Gelecek Sadece Gençlere Mi Gelecek?

“Geçen geçmiş, umulan da meçhuldür. Yalnız içinde yaşadığın saat senindir.” diyor düşünür.
Gelecek tasavvuru biraz da bilmezliklerin içerisinde bugünkü tabularla yer aramaktır kendine. Kendi özgürlüğünü kısıtlamaktır biraz da. Aslında zamandan kaçmaktır. Aslında geleceğin de bir zaman olduğunu düşünmeden, gelecek tasavvuru hangi insanların, kaç kişinin yazgısına taşmaktır biraz da… Geçmişe takılıp kalanın geleceği olmayacağı gibi sürekli gelecekle uğraşmak gerçekliği, hayatın bam telini kaybettiriyor insana. Ondandır mistisizmde anı yaşamaktansa gelecekte yaşama çabası. Ondan kaçarlar dünyanın gerçekliğinden ve sığınırlar kuytulara, ruhbanların yer altına çekildikleri gibi. Ve bu yüzden ötelerler yapacaklarını her daim. Ve bu yüzden hep edilgendirler. Yönetilmeye mahkûmdurlar.
Yaşamak birazda geçmişin ışığıyla geleceği aydınlatma ve yürüme sanatıdır geleceğe. Yaşadığımız an yaptıklarımızla geleceğe ulaşabiliriz ancak, bugünkü yaptıklarımız bizi geleceğe taşıyacaktır. Bugünün sonrası hep gelecektir, yani hem dünya hem de ahiret, cennet ve cehennem. Yani sadece gençleri değil, çocukları, orta yaşlıları ve ihtiyarları yani herkesi bekliyor gelecek. Dedik ya herkesin yarını geleceğidir.
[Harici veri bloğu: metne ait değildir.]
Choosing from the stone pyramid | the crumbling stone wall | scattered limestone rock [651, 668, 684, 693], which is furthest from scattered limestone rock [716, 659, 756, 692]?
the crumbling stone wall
Ama o gelecek bir gün sonra andır; yazgıların serdedildiği an. İnsanlık tarihinde saniyeler bile hep önemli olmuştur. İnsanlığın gidişatı saniyeler içerisinde değiştirilebilmektedir. Bir gün bile olsa dünyadaki geleceğimize sarılmalıyız, o gün dört elle rolümüzü oynamaya. Bugünümüz bizim birkaç yıl önce geleceğimiz olduğuna göre aşkla ve şevkle yaşamalıyız bugünümüzü, dünümüzün geleceğini.
Geleceği gençlere tahvil etmek; yaşlıların geçmişteki geleceklerini iptal etmek demektir. Geleceği gençlere havale etmek, gelecek için sadece dünyayı görmektir. Ayrıca umudunu yitirmiş olmaktır, yaşlılığı öldürmektir. Aslında gençliği öldürmektir. Geleceği sonsuz görmek umut kaynağıdır insanın ve insanlığın; gençlerin ve dahi yaşlıların.
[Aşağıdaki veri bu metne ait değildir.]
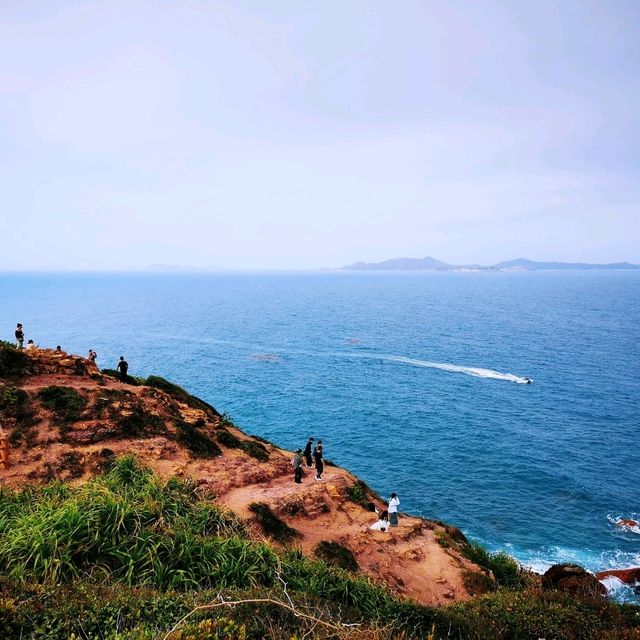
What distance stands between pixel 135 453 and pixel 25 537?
33.9 ft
Gençlerin anını hokkabazlıkla gasp edip geleceklerini ipotek altına almışlardır; onları sadece uzak geleceğin gerçekliğinden koparıp hayallerine daldırmakla. Onlar uğraşadursun mistisizmin mahzenlerinde, bir avuç insan kuşanmalı mücahede ruhunu; anı yaşayarak. Haykırmalılar; geleceklerini peşkeş çekmiş olan yaşlılara. Ve yeniden kuşanmalılar çağın gerekliliklerini. Anı gereği gibi yaşayanlar ancak geleceğe umutla bakarlar. Sağlam bir yürüyüş yaparlar. Zamandan kopuk olanlar cesaretlerini yitirirler ve sarılırlar başkalarının hayat sermayelerine. Koparırlar insanları hayattan, katlederler. Bir hiç uğruna, dedik ya gençlerin geleceklerini hokkabazlıkla işgal ederler. Lütfu yaratıcıdan beklemektense olur olmaz beşerden beklerler ve hiç fark etmeden yol alırlar şirkin karanlık dehlizlerine. Ve başlarını kaldırdıkları an artık iradelerini tüketmişlerdir gençken yaşadıkları gelecektir artık.
Mistik yaşam, ucuz yaşam; ucuz gelecek, ucuz ahiret.